| What needs to be done |
Transcribe only the lines in the data below falling between the line with "Báo giá cân sàn điện tử 500kg" and the line with "(áo trắng) được", including those two lines, and leave out any picture.

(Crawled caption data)
+++
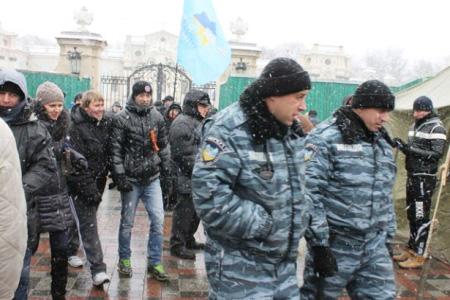 АнтиМайдан регіоналів під парламентом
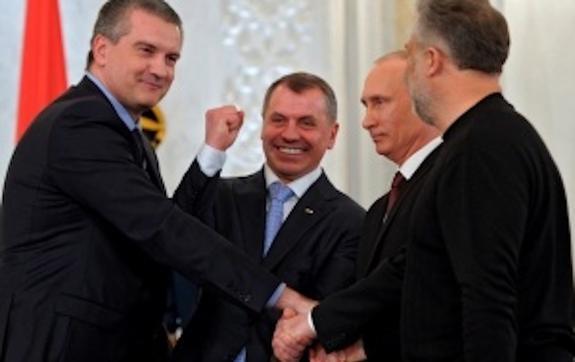 Коррупционеров в Крыму вылавливают с помощью зарплаты  С. Аксенова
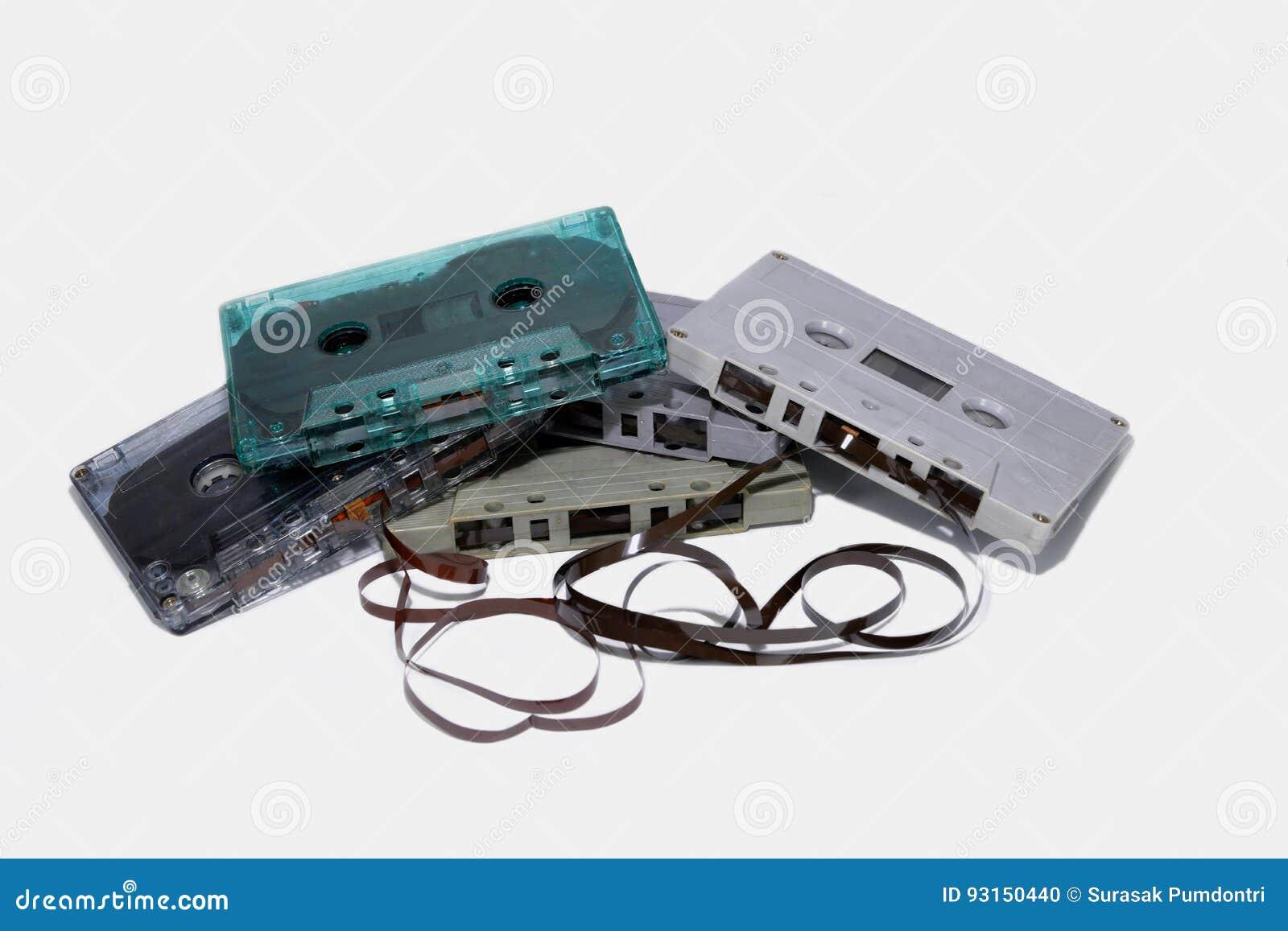Cinq cassettes sont empilées ont isolé
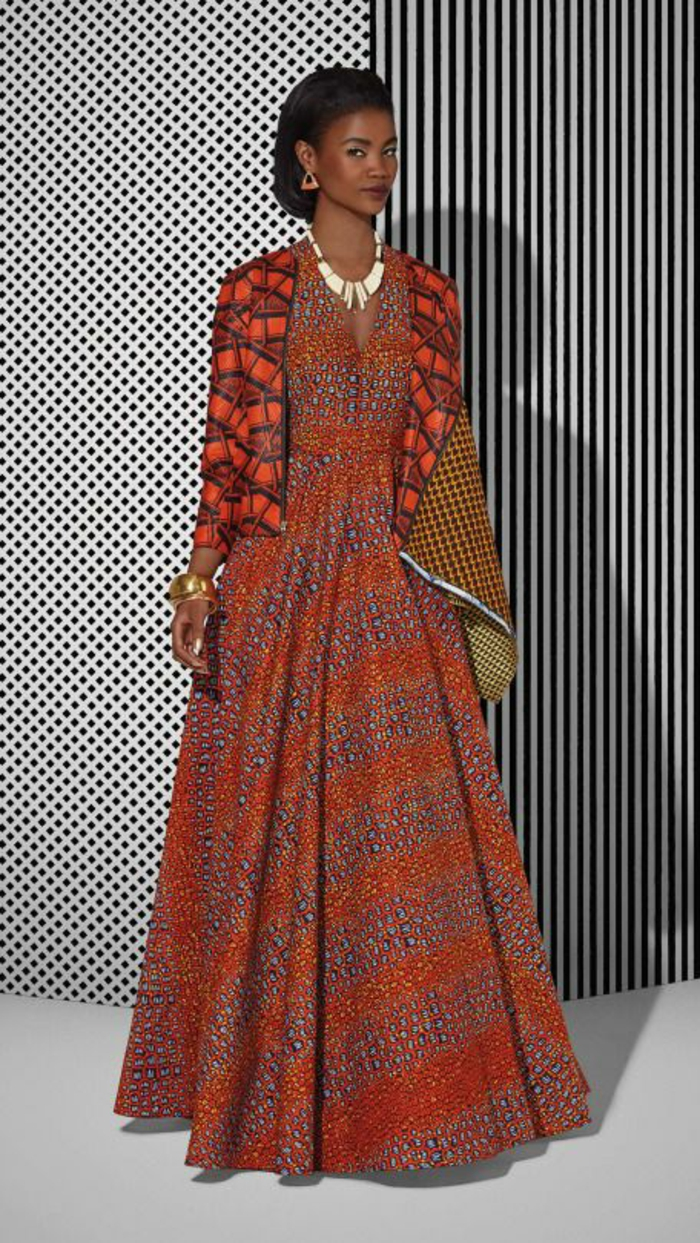 vestido maxy en colores cálidos, precioso atuendo en rojo y naranja, diseños de vestidos en estilo boho chic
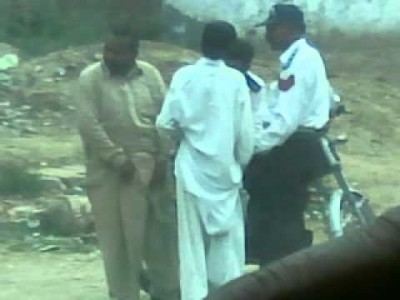 Pakistani Traffic Police (Taking Rishwat)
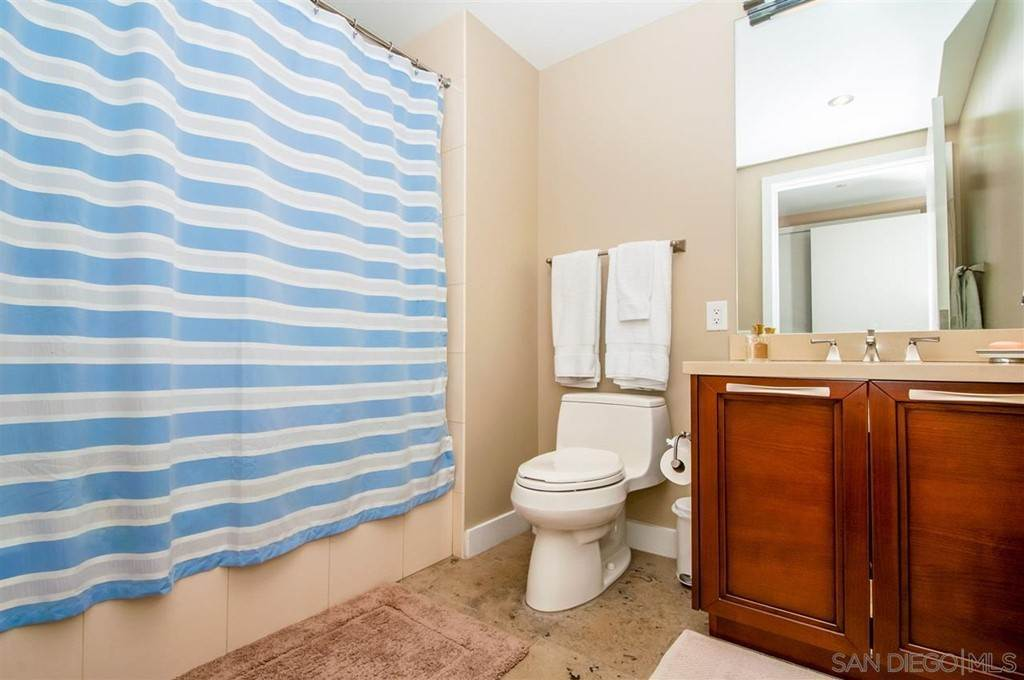 16. Residential for Sale at Pacific Hwy San Diego, California 92101 United States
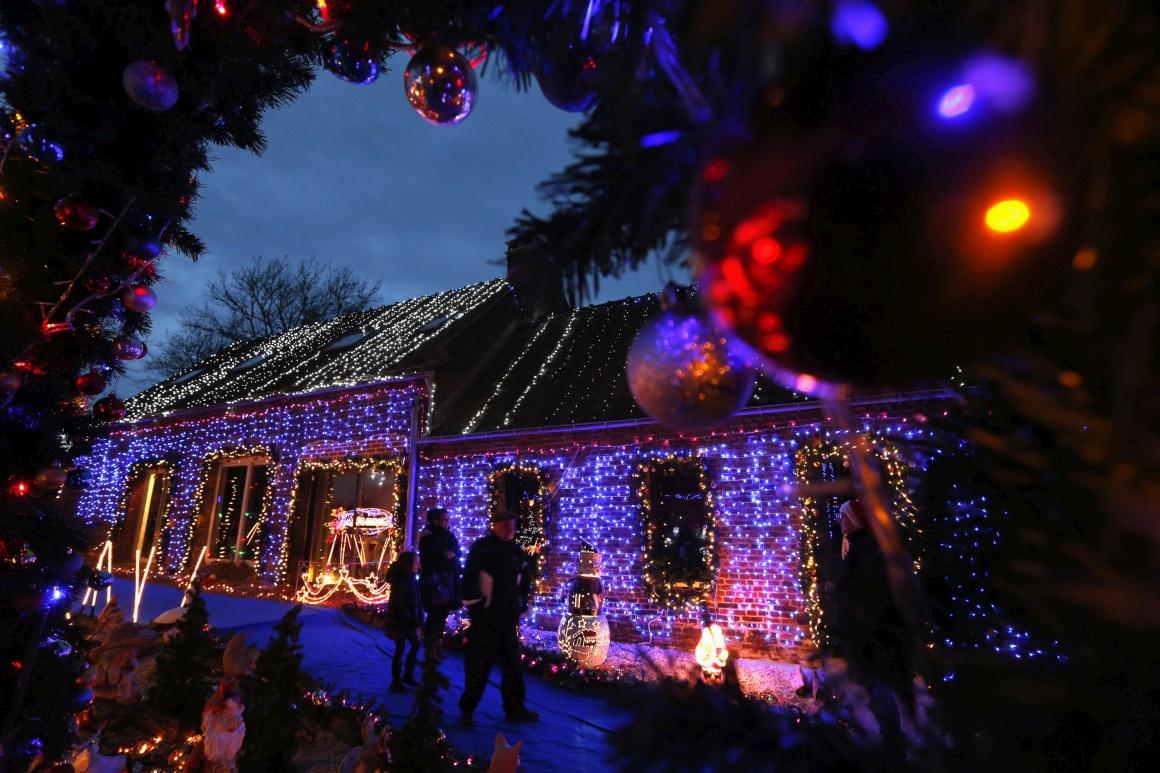 França, Paillencourt. Uma casa decorada para o Natal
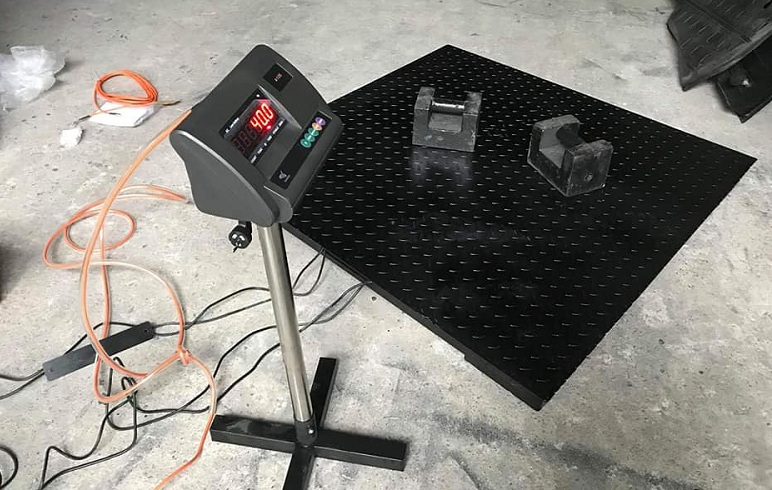 Báo giá cân sàn điện tử 500kg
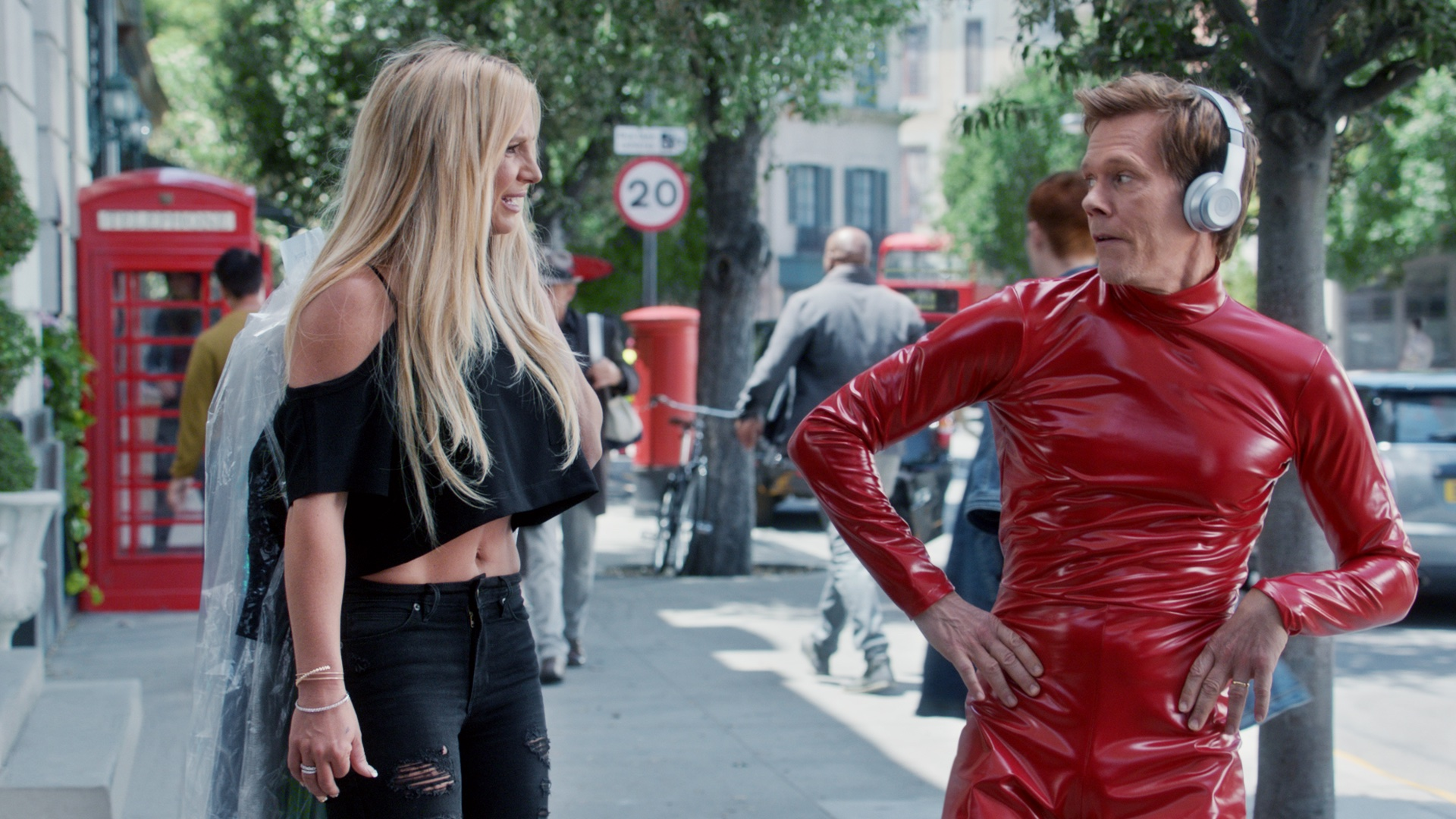 EE Apple Music ad - Kevin Bacon & Britney Spears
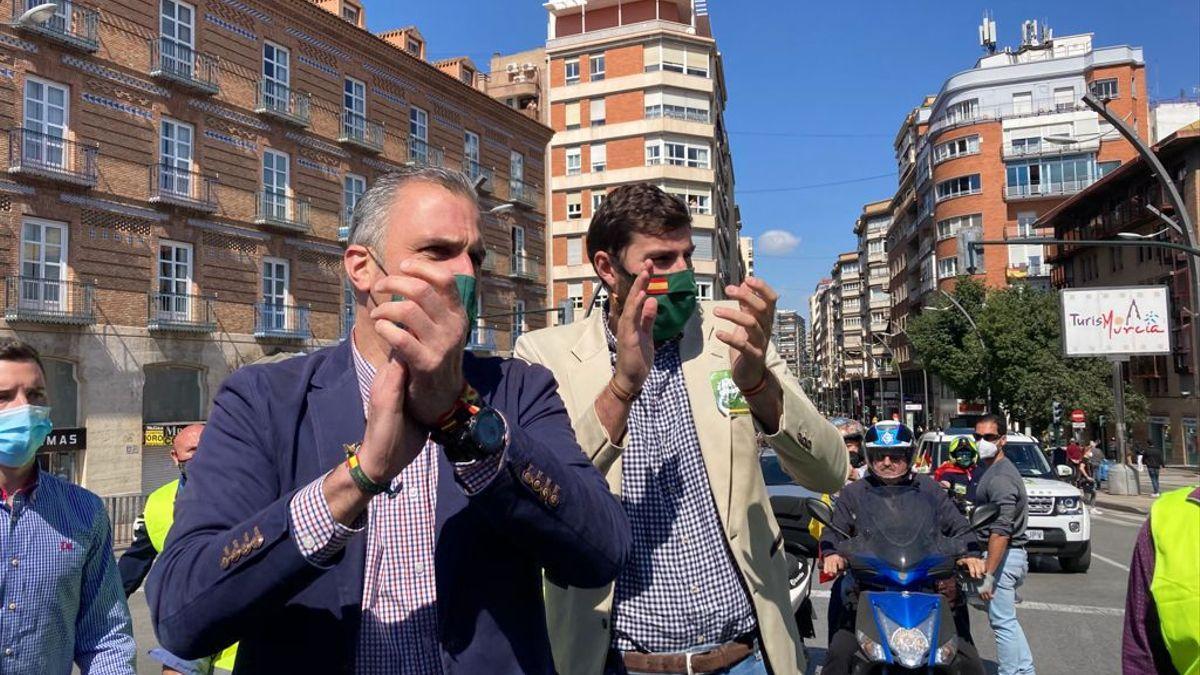 Javier Ortega Smith junto al líder de Vox en Murcia, José Ángel Antelo.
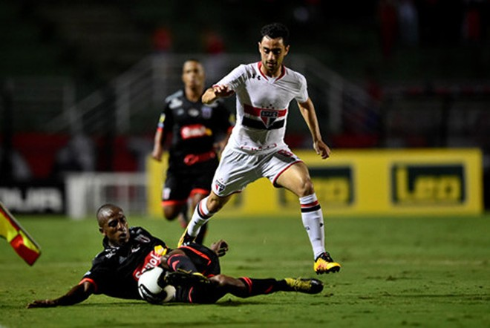 """Correa (áo trắng) được ví như """"Messi của bóng đá Brazil"""" nhờ kĩ thuật rất tốt"""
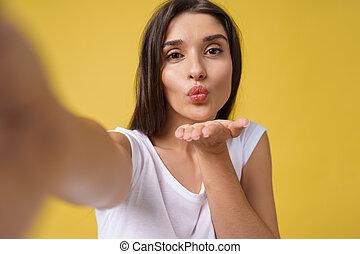 brun, femme, image, elle-même, selfie, cheveux, jeune, jaune, rire., arrière-plan., clair, beau, studio, séduisant, confection, girl, agréable, prendre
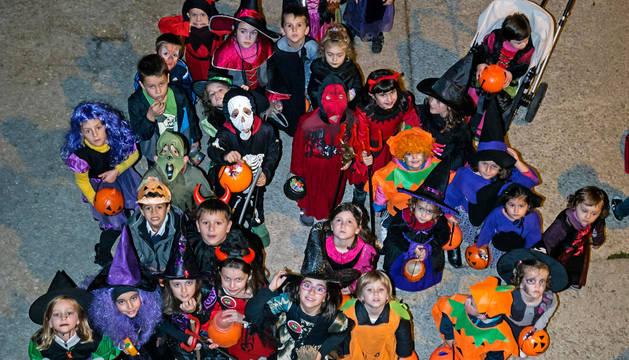 Niños disfrazados en una imagen tomada durante la fiesta de Halloween el año pasado.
+++
| Answer to this problem |
 Báo giá cân sàn điện tử 500kg
 EE Apple Music ad - Kevin Bacon & Britney Spears
 Javier Ortega Smith junto al líder de Vox en Murcia, José Ángel Antelo.
 """Correa (áo trắng) được ví như """"Messi của bóng đá Brazil"""" nhờ kĩ thuật rất tốt"""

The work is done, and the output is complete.